Solo proteggendo ed assicurando la longevità dei fondali e specie marine è possibile garantire la sostenibilità, nel lungo periodo, della pesca.

Ciò si ottiene cacciando solo pesci adulti con tecniche poco invasiverispettando le stagioni e le aree di pesca.

In questo modo, le specie cacciate avranno il tempo di crescere e riprodursi, ripopolando i mari di risorse ittiche. Inoltre verranno evitate catture di specie non desiderate ed i relativi sprechi di pesce.

Assicurando la sostenibilità della pesca verrà inoltre garantita, a sua volta, l’economia che le ruota attorno ed i relativi posti di lavoro.

Guida per acquistare pesce sostenibile

Se è importante riconoscere la pesca sostenibile, è fondamentale imparare ad acquistare i suoi prodotti.

Per avere una tavola green infatti non basta seguire un’alimentazione sostenibile, ma serve anche acquistare prodotti locali con filiera responsabile.

Qui sotto trovi la nostra guida per scegliere, in pescheria o al supermercato, pesce che sia davvero sostenibile!

1

Acquista pesce locale e di stagione

La prima cosa da verificare quando acquisti il pesce è la sua provenienza.

Da questo punto di vista il miglior pescato è il “pesce a miglio zero”. Con tale indicazione si fa riferimento ai prodotti ittici italiani provenienti da una pesca locale e artigianale.

Di conseguenza il pesce del Mediterraneo dovrebbe essere quello prediletto da tutti noi!

Un altro elemento da tener conto quando si acquista pesce sostenibile è la stagione. Alcune specie ittiche infatti, in certi periodi dell’anno, non possono essere pescate per ragioni di produzione o migrazione.

Di conseguenza, l’opzione migliore è scegliere sempre il pesce di stagione pescato il più vicino possibile in quanto è anche quello più:

  • controllato
  • fresco
  • economico.
2

Scegli solo pesce adulto

Quando sei in pescheria, fai attenzione anche alle dimensioni del pesce.

Affinché provenga da una pesca sostenibile, è necessario che sia un pesce adulto.

Di conseguenza accertati, in base alla specie, che l’esemplare che stai comprando non sia troppo piccolo. Pesci troppo giovani infatti sono spesso sintomo di una pesca irresponsabile e dannosa.

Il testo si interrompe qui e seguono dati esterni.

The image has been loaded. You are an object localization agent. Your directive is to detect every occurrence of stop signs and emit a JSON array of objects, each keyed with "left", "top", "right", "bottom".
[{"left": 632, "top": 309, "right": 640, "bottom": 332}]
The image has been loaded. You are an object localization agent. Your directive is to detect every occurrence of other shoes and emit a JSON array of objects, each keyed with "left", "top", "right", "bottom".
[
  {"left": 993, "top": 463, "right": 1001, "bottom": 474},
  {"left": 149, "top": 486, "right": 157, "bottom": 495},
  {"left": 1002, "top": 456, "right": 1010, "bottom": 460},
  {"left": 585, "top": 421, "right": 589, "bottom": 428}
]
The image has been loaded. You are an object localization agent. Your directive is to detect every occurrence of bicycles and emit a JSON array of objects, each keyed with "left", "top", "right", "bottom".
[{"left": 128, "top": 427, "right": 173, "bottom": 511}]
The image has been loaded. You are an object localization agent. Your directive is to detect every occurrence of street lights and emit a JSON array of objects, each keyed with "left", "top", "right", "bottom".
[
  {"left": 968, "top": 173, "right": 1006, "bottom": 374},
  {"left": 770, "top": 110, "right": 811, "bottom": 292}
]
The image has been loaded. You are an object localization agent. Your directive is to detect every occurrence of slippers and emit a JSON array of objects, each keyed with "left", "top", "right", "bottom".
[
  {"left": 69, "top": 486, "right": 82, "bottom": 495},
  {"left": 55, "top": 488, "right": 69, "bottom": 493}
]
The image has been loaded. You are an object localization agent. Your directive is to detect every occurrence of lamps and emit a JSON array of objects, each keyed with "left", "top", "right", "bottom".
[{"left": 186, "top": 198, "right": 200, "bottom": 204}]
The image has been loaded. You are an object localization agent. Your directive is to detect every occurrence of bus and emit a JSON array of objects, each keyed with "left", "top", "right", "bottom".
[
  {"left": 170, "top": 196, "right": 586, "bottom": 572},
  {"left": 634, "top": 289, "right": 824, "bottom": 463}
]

Sebbene le pescherie di qualità siano già tenute a rispettare le leggi sulle dimensioni minime del pescato, è sempre meglio controllare con i propri occhi!

3

Diversifica il pesce che acquisti

Variare il pesce da consumare fa bene al mare ed alla nostra salute.

Consumare pesci diversi significa infatti diversificare la propria dieta integrando molteplici sostanze nutritive. Inoltre previene l’eccessivo sfruttamento di alcune specie ittiche, possibile minaccia alla loro sopravvivenza.

Un altro aspetto vantaggioso dell’acquistare pesci poco conosciuti è il risparmio economico. Tali prodotti infatti, essendo meno richiesti, hanno un prezzo più abbordabile senza però peccare di gusto o di valori nutrizionali!

4

Compra pesce certificato

Per essere sicuro al 100% di acquistare pesce sostenibile presta attenzione alla certificazione di pesca sostenibile.

Quella più famosa a livello internazionale per i prodotti ittici selvatici è la MSC (Marine Stewardship Council). Essa garantisce che il prodotto sia stato pescato in modo sostenibile e tracciabile.

Tale certificazione la puoi trovare sia sui prodotti freschi che surgelati, in quanto valuta la sostenibilità non solo delle tecniche di pesca, ma anche di stoccaggio e commercializzazione.

Per i prodotti di allevamento invece la certificazione equivalente è l’ASC (Aquaculture Stewardship Council). Essa garantisce che le aziende allevatrici preservino l’ecosistema, alimentino in modo sostenibile i pesci e limitino l’uso di medicinali ai soli casi di malattie.

Per favorire la pesca sostenibile serve quindi il contributo di tutti noi.

Seguendo la nostra guida non sarà più difficile trovare al mercato il pesce sostenibile!